● Requirement
Turn every line of the listing below into a Markdown table with the columns Row and Line, numbering the rows and skipping blank lines. Leave the pictures out.

● Extracted material
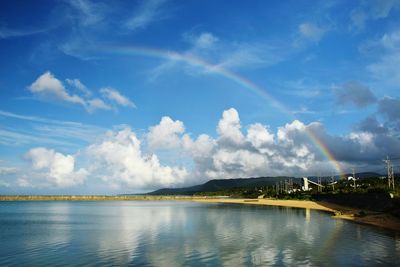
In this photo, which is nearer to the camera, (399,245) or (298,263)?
(298,263)

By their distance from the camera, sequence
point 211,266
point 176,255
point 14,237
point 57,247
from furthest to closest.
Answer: point 14,237, point 57,247, point 176,255, point 211,266

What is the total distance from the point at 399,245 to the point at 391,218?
2773 centimetres

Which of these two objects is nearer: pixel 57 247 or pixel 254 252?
pixel 254 252

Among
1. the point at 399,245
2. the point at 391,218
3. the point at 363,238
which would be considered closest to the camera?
the point at 399,245

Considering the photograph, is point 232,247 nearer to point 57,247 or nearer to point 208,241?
point 208,241

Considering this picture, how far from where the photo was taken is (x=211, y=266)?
3338cm

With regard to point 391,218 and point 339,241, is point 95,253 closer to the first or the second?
point 339,241

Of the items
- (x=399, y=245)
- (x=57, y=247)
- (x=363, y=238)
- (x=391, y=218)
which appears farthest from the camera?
(x=391, y=218)

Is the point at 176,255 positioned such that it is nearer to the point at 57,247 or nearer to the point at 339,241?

● Complete answer
| Row | Line |
|---|---|
| 1 | In this photo, which is nearer to the camera, (399,245) or (298,263)? |
| 2 | (298,263) |
| 3 | By their distance from the camera, sequence |
| 4 | point 211,266 |
| 5 | point 176,255 |
| 6 | point 14,237 |
| 7 | point 57,247 |
| 8 | from furthest to closest. |
| 9 | Answer: point 14,237, point 57,247, point 176,255, point 211,266 |
| 10 | What is the total distance from the point at 399,245 to the point at 391,218? |
| 11 | 2773 centimetres |
| 12 | Which of these two objects is nearer: pixel 57 247 or pixel 254 252? |
| 13 | pixel 254 252 |
| 14 | Among |
| 15 | 1. the point at 399,245 |
| 16 | 2. the point at 391,218 |
| 17 | 3. the point at 363,238 |
| 18 | which would be considered closest to the camera? |
| 19 | the point at 399,245 |
| 20 | Considering the photograph, is point 232,247 nearer to point 57,247 or nearer to point 208,241? |
| 21 | point 208,241 |
| 22 | Considering this picture, how far from where the photo was taken is (x=211, y=266)? |
| 23 | 3338cm |
| 24 | With regard to point 391,218 and point 339,241, is point 95,253 closer to the first or the second? |
| 25 | point 339,241 |
| 26 | Of the items |
| 27 | - (x=399, y=245) |
| 28 | - (x=57, y=247) |
| 29 | - (x=363, y=238) |
| 30 | - (x=391, y=218) |
| 31 | which appears farthest from the camera? |
| 32 | (x=391, y=218) |
| 33 | Is the point at 176,255 positioned such that it is nearer to the point at 57,247 or nearer to the point at 339,241? |